20 Maresfield Gardens was the final home of the founder of psychoanalysis, Sigmund Freud, and a refuge for his family after escaping the Nazi annexation of Austria in March 1938. Here, 1,600 books line the walls of Freud’s study, the room in which he died the following year. Discover his collection of antiquities, specially adapted chair and famous couch, as well as the work of his youngest daughter Anna Freud, a pioneering child psychoanalyst. A 20-minute film includes voiceovers from Anna, as well as a rare interview with Freud, while talks, events and temporary exhibitions explore themes relating to psychoanalysis and the family.
The outstanding collection at the Jewish Museum London spans Jewish life in the UK from the Norman conquest to the 21st century, including a Designated collection of Jewish ceremonial art. Artefacts, photography, films and hands-on exhibits are displayed across four permanent galleries, where visitors can discover British Jewish history from 1066 to the present day, explore the recreation of a tailor’s workshop and witness the personal testimony of anti-fascism campaigner Leon Greenman, who survived six concentration camps during the Holocaust. Temporary exhibitions and spotlight displays are on offer, and you can delve further into the stories behind the exhibits on a daily tour.
American sociologist and writer Eric Estorick became a collector and art dealer in the 1950s, representing high-profile clients including Lauren Bacall and Billy Wilder at auction. His personal collection of modern Italian art, developed together with his wife Salome Dessau, is now displayed in a Grade II listed Georgian house.
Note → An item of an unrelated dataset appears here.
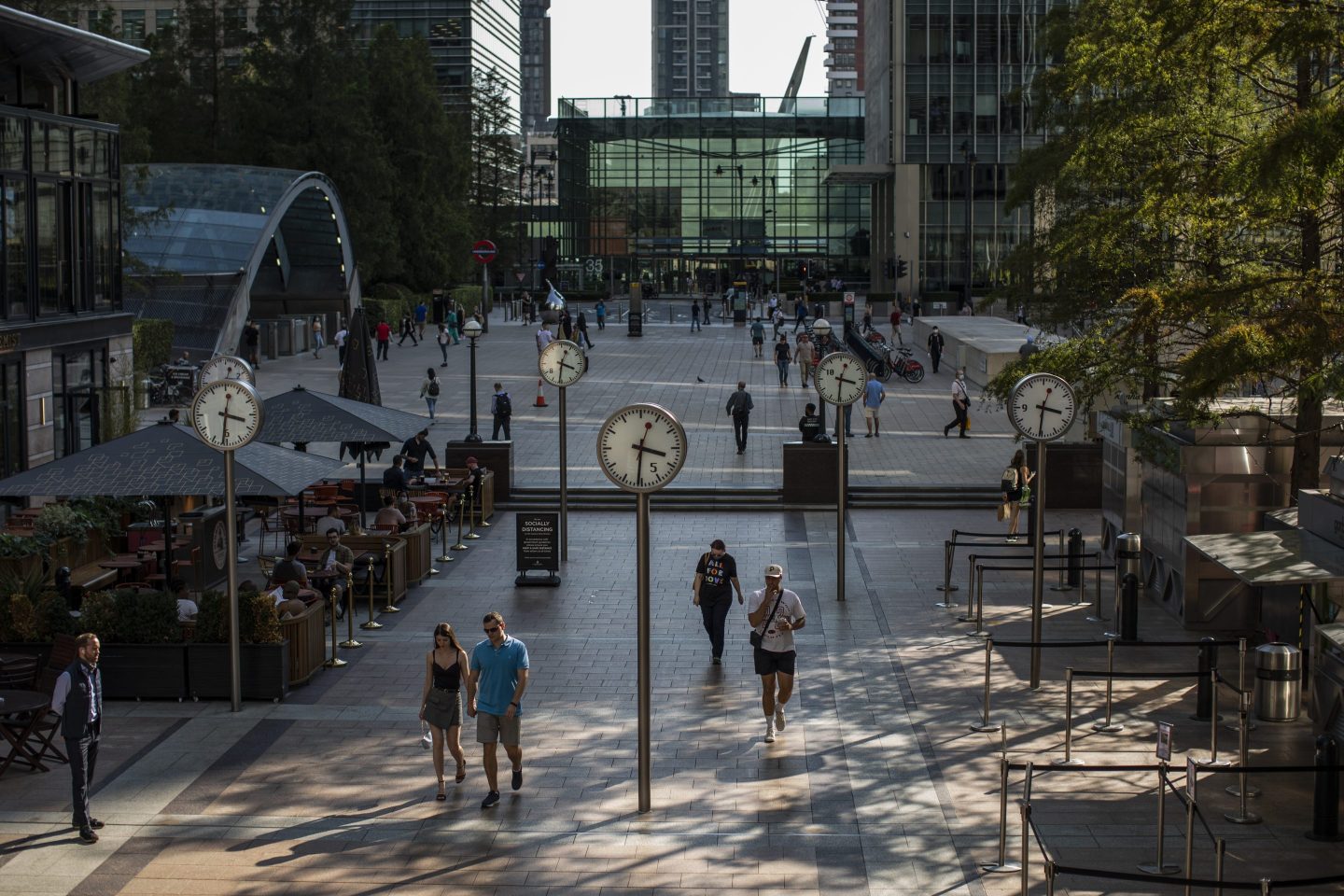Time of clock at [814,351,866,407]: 3:31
The collection is particularly strong in Italian Futurist works, and features figurative art and sculpture from 1890 to the 1950s – Estorick had interest from both the Tate and the Italian government in acquiring it. It's displayed here, alongside temporary exhibitions, a bookshop, café and art library.
Crucial to the rise of industry in London’s past, the cross-city canal network is the focus of this North London museum, where artefacts and archival material tell the story of the people, horses and cargo that once travelled the capital’s waterways. Housed in a former ice warehouse, built for ice cream maker and ice entrepreneur Carlo Gatti, the museum also explores the ice industry and features a huge Victorian ice well. Wander through exhibits including a narrowboat cabin and discover the museum’s temporary exhibitions before taking a tunnel boat trip on the Regent’s Canal.
Though only home to John Keats for 17 months – Keats left the house for Rome in 1820, where he later died of tuberculosis aged just 25 – this Regency house was the place where the Romantic poet composed a number of his greatest works, including Ode to a Nightingale. Now a museum and centre for contemporary poetry, it was also where Keats met and fell in love with Fanny Brawne. First opened to the public in 1925, over time the museum has been restored and its collections redisplayed; today, Keats House is home to a lively programme of events and exhibitions.